Environmental Governance is the only book to discuss the first principles of governance, while also providing a critical overview of the wide-ranging theories and approaches that underpin policy and practice today. It places governance within its wider political context to explore how the environment is controlled, manipulated, regulated and contested by a range of actors and institutions. This book shows how network and market governance have shaped current approaches to environmental issues, while also introducing approaches such as transition management and adaptive governance. In so doing, it highlights the strengths and weaknesses of the different approaches currently in play, and considers their political implications.
This second edition has been comprehensively updated to build upon the success of the acclaimed first edition, with a new chapter on the environmental governance of outer space and updated analysis of international climate change summits. It provides a ground-breaking overview of dominant and emerging approaches of environmental governance, forging critical links between them. Each chapter has been updated with new case studies, key debates and figures, and includes questions for discussion and further reading. It is essential reading for students of the environment, politics and sociology, and, indeed, anyone concerned with changing society to secure a more sustainable future.
James Evans is Professor of Geography at the University of Manchester, UK. His work investigates how cities learn to become smarter and more sustainable.

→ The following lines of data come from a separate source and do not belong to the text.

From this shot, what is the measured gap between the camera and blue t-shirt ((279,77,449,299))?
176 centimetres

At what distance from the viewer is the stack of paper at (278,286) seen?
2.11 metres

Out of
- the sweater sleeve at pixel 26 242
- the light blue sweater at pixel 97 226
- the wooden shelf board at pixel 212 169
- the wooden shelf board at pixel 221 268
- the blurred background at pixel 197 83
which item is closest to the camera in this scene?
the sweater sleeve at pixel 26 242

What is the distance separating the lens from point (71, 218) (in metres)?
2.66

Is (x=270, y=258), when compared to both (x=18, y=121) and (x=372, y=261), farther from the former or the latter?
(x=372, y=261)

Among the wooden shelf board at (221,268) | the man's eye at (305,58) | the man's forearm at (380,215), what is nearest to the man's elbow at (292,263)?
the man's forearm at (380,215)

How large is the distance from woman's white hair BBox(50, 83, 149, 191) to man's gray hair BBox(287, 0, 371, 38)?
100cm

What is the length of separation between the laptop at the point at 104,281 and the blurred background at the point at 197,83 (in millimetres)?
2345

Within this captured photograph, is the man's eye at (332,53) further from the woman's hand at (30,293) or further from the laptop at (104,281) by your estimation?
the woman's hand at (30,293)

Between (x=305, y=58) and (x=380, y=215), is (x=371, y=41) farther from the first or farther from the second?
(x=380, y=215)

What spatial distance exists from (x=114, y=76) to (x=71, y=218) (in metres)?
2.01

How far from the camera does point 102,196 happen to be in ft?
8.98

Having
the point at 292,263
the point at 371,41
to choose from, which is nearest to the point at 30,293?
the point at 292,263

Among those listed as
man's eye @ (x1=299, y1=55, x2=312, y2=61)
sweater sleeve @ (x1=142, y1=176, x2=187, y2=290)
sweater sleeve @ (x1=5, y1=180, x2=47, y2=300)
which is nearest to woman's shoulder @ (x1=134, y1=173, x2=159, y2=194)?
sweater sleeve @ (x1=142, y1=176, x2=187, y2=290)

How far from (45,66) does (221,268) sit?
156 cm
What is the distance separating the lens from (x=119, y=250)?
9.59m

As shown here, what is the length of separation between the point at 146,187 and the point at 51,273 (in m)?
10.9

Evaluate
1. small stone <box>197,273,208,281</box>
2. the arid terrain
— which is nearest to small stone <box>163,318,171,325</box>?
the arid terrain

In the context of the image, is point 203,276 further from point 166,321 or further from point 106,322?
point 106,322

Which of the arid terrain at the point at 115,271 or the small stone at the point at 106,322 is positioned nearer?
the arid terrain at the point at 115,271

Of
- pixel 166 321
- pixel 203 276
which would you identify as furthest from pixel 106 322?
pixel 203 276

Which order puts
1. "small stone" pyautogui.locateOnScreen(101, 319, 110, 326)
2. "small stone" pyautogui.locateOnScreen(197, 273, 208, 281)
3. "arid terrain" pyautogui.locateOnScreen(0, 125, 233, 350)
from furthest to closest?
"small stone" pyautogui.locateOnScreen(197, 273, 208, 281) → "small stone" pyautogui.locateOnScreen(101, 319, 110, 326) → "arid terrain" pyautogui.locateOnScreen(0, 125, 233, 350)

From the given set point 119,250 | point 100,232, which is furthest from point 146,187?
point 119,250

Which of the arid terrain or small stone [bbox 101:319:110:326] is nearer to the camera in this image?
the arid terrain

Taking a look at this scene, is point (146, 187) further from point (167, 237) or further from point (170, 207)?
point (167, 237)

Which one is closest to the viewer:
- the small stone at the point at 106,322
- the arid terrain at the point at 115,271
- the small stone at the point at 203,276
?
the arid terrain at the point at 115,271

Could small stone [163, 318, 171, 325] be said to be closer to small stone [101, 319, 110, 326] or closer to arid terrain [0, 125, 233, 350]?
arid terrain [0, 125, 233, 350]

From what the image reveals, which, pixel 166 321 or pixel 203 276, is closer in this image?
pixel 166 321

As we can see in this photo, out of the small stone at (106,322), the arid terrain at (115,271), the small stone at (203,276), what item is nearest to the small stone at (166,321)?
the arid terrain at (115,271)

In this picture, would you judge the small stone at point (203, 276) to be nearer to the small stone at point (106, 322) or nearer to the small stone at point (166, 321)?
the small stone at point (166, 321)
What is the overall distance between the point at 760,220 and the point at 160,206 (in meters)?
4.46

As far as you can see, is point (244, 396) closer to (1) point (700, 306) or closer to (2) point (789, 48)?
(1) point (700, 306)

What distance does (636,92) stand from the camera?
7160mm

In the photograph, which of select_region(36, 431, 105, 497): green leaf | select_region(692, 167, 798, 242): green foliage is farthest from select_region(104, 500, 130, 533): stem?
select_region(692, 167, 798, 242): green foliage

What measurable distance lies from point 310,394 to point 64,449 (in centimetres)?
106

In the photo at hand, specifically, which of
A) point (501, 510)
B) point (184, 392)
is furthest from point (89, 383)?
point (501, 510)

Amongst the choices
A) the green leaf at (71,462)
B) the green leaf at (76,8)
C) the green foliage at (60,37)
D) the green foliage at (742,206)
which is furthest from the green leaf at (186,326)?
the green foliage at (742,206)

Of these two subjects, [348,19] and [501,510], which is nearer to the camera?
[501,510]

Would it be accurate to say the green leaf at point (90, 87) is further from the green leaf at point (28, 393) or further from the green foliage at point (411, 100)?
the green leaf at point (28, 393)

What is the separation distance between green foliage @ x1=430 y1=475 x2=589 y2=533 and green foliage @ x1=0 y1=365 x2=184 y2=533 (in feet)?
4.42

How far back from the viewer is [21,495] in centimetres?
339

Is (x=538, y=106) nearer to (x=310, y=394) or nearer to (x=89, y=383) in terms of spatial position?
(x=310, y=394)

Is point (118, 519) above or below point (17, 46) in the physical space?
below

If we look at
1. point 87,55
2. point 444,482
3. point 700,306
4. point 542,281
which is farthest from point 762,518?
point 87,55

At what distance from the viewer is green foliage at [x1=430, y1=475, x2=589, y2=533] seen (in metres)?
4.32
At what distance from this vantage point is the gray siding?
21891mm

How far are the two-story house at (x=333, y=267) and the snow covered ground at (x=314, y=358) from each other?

Over the past 20 years he has worked with over 200 organizations around the world to create more collaborative ways of working toward sustainability. He has led the University’s involvement in major research projects to develop smart and more sustainable cities that have attracted more than £50m of research and innovation funding.
Craig Thomas is Lecturer in Human Geography at the University of Manchester. His research and teaching focus on environmental governance and sustainability. Working on solutions to the climate crisis, he has examined anti-fracking activism, urban carbon reduction and ways to make space missions more sustainable. Craig is a scholar activist, working beyond academia to explore ways that the University can make a difference to the social and economic wellbeing of neighboring communities.